Public Safety

Former investment adviser gets 14 years in federal prison

Man convicted of funneling clients' money to bioenergy company

CEDAR RAPIDS — A former Forest City investment adviser, previously serving prison time for tax fraud, was sentenced last week to more than 14 years for stealing money from clients to fund an ethanol plant in Hopkinton.

Darrell Smith, 62, pleaded guilty last year in U.S. District Court to one count each of wire fraud and aggravated identity theft. During the plea hearing, Smith admitted that he was a broker and adviser for several investment firms. From 2010 to 2013, Smith withdrew funds from his clients’ accounts without their knowledge or authorization then transferred them to Energae LP, a partnership Smith formed with another person to invest in bioenergy companies.
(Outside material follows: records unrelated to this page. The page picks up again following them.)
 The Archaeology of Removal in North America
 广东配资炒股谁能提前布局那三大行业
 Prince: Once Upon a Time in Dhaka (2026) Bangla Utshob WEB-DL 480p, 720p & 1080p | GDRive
Evidence shows Smith used those funds to pay expenses related to the operation of Permeate Refining LLC, which operated a now-defunct ethanol plant in Hopkinton.
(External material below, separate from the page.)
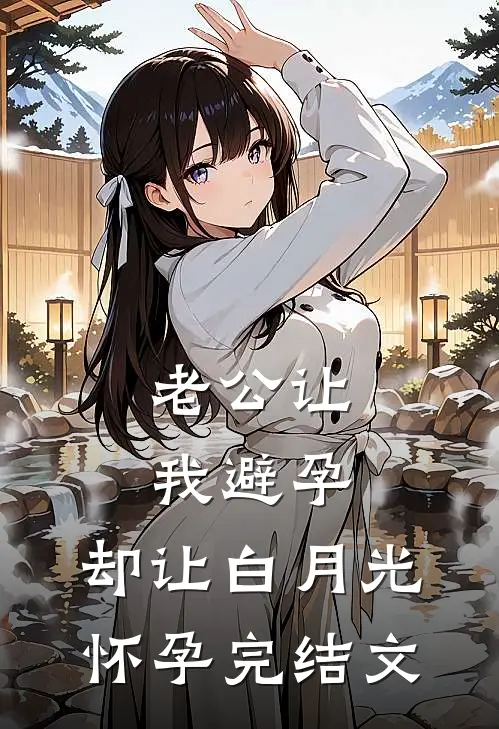 老公让我避孕，却让白月光怀孕完结文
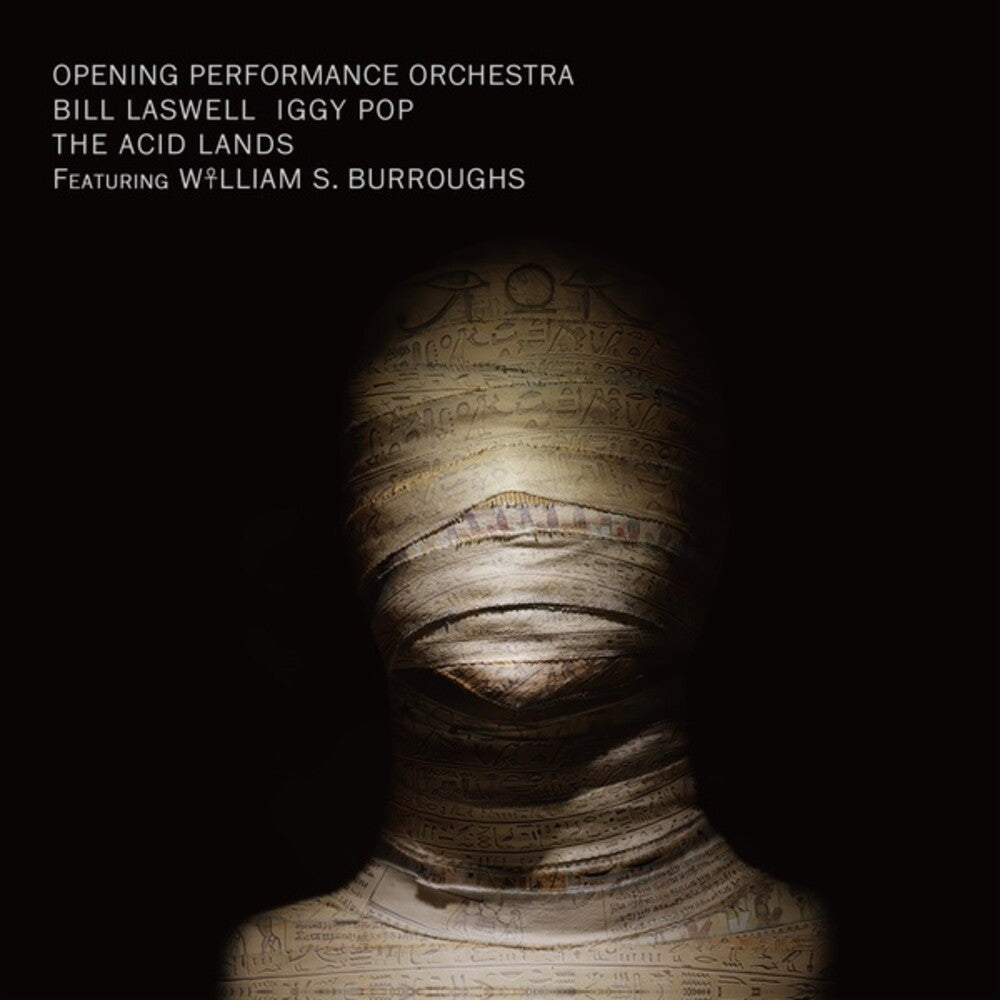the album cover for Opening Performance Orch / Bill Laswell / Iggy Pop - The Acid Lands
As a broker and investment adviser, Smith solicited many of his clients to invest money in Permeate and other biofuel companies by having those funds transferred to Energae.

As part of the scheme, Smith either used pre-signed, blank authorization forms or forged clients’ signatures without their authorization. Court documents detail allegations regarding three of Smith’s clients in 2012 and 2013 — an Alaska resident, a Forest City clergyman and a trust created for a retired veterinarian from Mississippi.

Sentencing documents show Smith defrauded 10 people over the course of the scheme. Smith disputed that some did not give him permission to use their investments for Energae. He also disputed the amount of loss, according to court documents.

In 2013, Smith consented to having his securities agent license and insurance producer license in Iowa revoked.

Smith was convicted of payroll fraud last year, which stemmed from the same fraud scheme, and served a year in prison.

U.S. District Senior Judge Linda Reade sentenced Smith on Monday to 175 months in prison on the two convictions. He was also ordered to pay $1,056,910 in restitution and $2,947 for prosecution fees, and sentenced to three years of supervised release.